== Text section ==
· · · · · · ·

The method of machine learning is quite different. Scientists do not write the definition of a cat in advance, but let the computer find it. Scientists just “feed” a large number of pictures to the computer and let the computer output tags, either cats or not cats. Numerous pathways are generated in the neural networks that can identify cats. Just like human brains, each pathway outputs its own result. If it is correct, scientists will increase the weight of this pathway (can be interpreted as a green light); if it is wrong, the weight will be reduced (can be interpreted as a red light). After enough attempts, such as testing one hundred thousand pictures of various cats, the weighted neural pathways form a recognition device (a complex set of function linkages). Then the cat in the new picture can also be identified without scientists telling the result of the identification. The more training data there is, the more complex but accurate the set of functions becomes.
This is “supervised learning”—relying on a large amount of tagged data. The cat-identifying project led by Andrew Ng can even learn from the scratch, and cats can be identified without labels. When researchers showed millions of static cat pictures to the neural network, the neural network obtained a stable model by itself. From then on, it identified the cat’s face without any hesitation, like all children.
Andrew Ng’s doctoral student Quoc Viet Le has written a paper based on this, which shows that machine learning can also identify the original unlabeled data and establish his own knowledge model. Its significance is by no means limited to the identification of cats.
More than two decades ago, intrigued by the beehive effect, Kevin Kelly narrated his opinion in his outstanding scientific book Out of Control. He used this method to predict the emergence of new technologies such as distributed computing, even when he may not have seen the machine-learning principle behind the beehive effect. Each bee’s movement is random, but the bees in the hive can always fly in one direction. A large number of bee’s respective actions (inputs) are aggregated into a total movement (output), and the logic (function) behind that is the beehive effect. The information movement in the computer neural network is like the supersonic flying bee colony collecting data pollen. In their seemingly frantic trajectory, a cat’s face is highlighted. Baidu’s ability to identify cats has gone far beyond human’s. It can even accurately distinguish different species of cats.
So, for humans, machine learning often forms a black box. Some people have warned that this kind of black box that transcends human understanding will bring danger because we don’t know how the machine thinks and whether it creates dangerous thinking. But, more often than not, deep learning can bring unexpected surprises.
An engineer at the Baidu Speech Recognition Development Team once related an interesting story: When a speech sound team member tested the speech-recognition program at home, he inadvertently sang a few lyrics, and the lyrics were accurately identified. This surprised him, because other companies’ speech-recognition technology can’t do that. The Baidu team members did not train for this form of unaccompanied singing, nor did they set that goal. They don’t know how the system does it. The training data must have reached a sufficient level. The program has cultivated this amazing skill in the process of continuous training and learning.

· · · · · · ·

== Work task ==
Set down the section of the machine-learning text word for word, starting with "So, for humans, machine" and going on through "bring unexpected surprises.". You won't need the listing.

== Provided data ==
· · · · · · ·

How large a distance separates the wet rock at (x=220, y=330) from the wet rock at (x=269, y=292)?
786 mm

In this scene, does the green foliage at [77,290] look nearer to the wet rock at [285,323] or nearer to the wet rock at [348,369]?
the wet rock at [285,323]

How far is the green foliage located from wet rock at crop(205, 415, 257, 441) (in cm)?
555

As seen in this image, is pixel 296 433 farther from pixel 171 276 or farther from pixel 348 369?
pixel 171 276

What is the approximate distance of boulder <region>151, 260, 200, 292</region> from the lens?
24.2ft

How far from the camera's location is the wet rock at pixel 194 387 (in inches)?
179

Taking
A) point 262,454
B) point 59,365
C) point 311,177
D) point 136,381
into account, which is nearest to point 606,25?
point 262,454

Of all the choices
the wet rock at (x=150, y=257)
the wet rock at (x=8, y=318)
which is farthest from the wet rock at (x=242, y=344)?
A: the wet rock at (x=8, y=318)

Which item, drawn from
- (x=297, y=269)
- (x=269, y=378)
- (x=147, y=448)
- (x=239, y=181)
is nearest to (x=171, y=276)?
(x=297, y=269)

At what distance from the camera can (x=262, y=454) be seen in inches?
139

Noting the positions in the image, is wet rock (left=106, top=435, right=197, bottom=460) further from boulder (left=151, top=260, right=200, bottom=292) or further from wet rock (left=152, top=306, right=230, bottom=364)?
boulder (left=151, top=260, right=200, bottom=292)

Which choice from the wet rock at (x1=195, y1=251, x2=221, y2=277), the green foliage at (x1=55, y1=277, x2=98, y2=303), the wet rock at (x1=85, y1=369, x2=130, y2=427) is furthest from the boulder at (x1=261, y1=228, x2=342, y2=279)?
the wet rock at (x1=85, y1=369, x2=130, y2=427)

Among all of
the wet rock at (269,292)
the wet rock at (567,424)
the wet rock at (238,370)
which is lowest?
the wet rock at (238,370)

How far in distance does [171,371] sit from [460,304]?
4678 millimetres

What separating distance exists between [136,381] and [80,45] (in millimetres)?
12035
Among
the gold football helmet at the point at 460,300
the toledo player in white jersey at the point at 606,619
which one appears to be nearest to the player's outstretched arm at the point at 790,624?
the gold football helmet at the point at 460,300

· · · · · · ·

== Problem solution ==
So, for humans, machine learning often forms a black box. Some people have warned that this kind of black box that transcends human understanding will bring danger because we don’t know how the machine thinks and whether it creates dangerous thinking. But, more often than not, deep learning can bring unexpected surprises.